*What is being asked*: Each line below should be retyped exactly, with no pictures.

*Task data*:
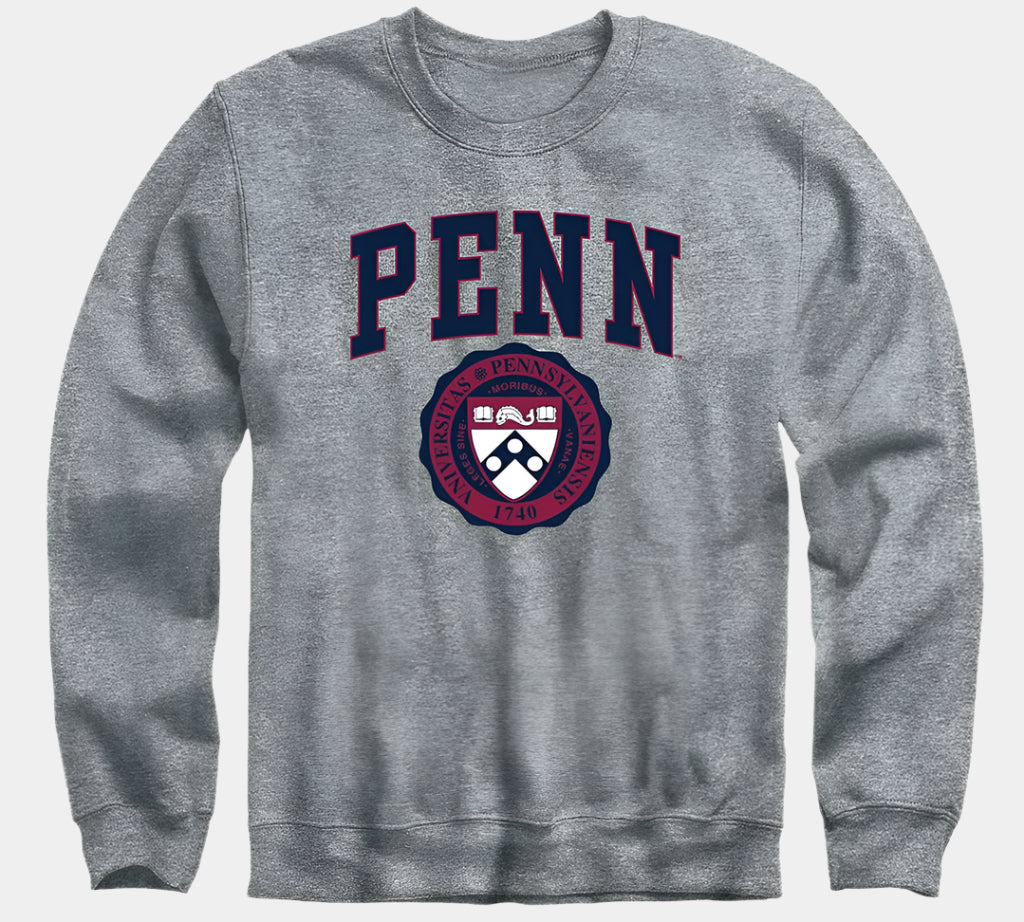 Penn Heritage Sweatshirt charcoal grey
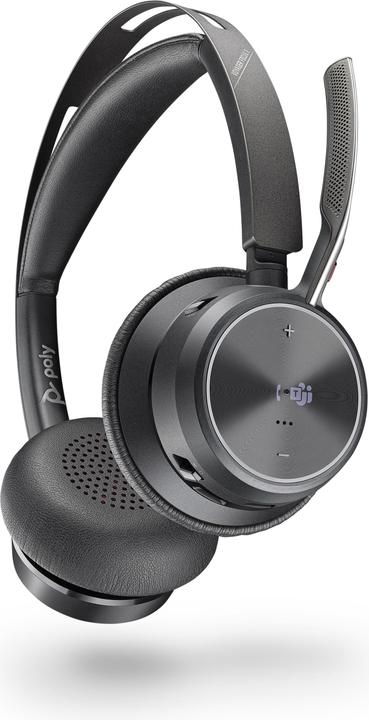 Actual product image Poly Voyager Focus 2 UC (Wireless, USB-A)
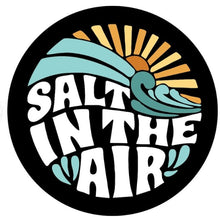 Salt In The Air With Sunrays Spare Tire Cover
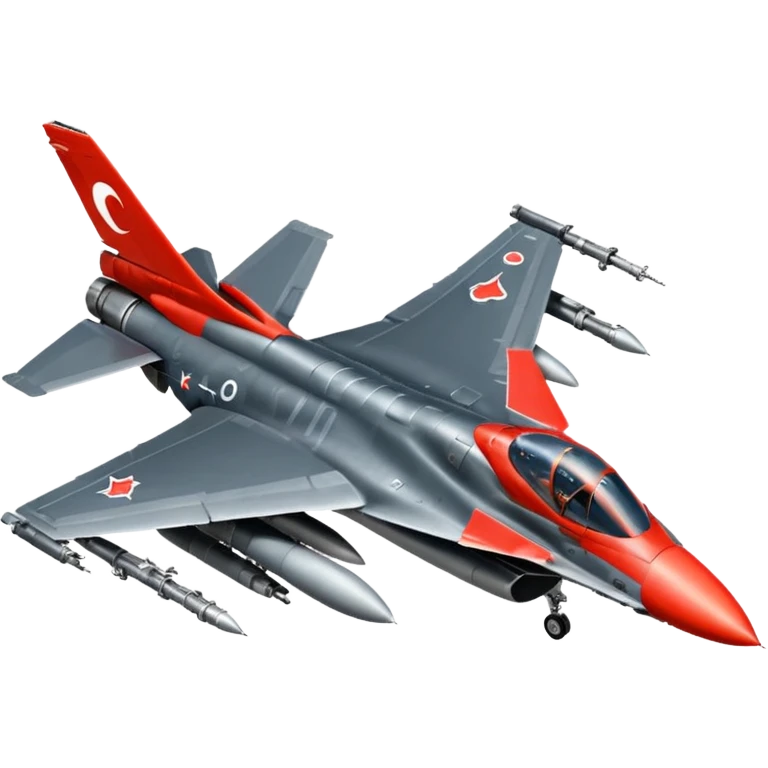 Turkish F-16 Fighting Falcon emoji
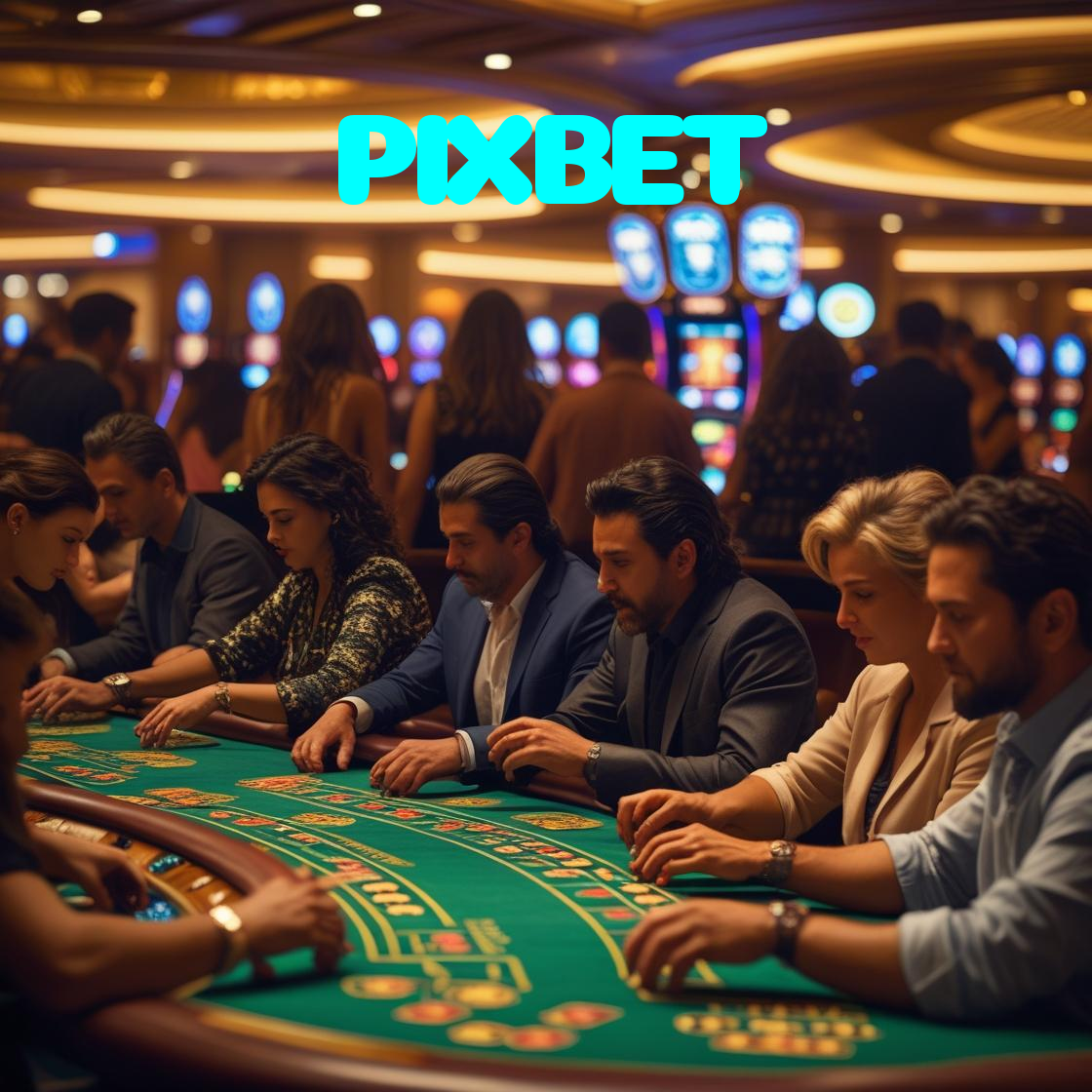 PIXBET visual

*Solved exercise*:
 Penn Heritage Sweatshirt charcoal grey
 Actual product image Poly Voyager Focus 2 UC (Wireless, USB-A)
 Salt In The Air With Sunrays Spare Tire Cover
 Turkish F-16 Fighting Falcon emoji
 PIXBET visual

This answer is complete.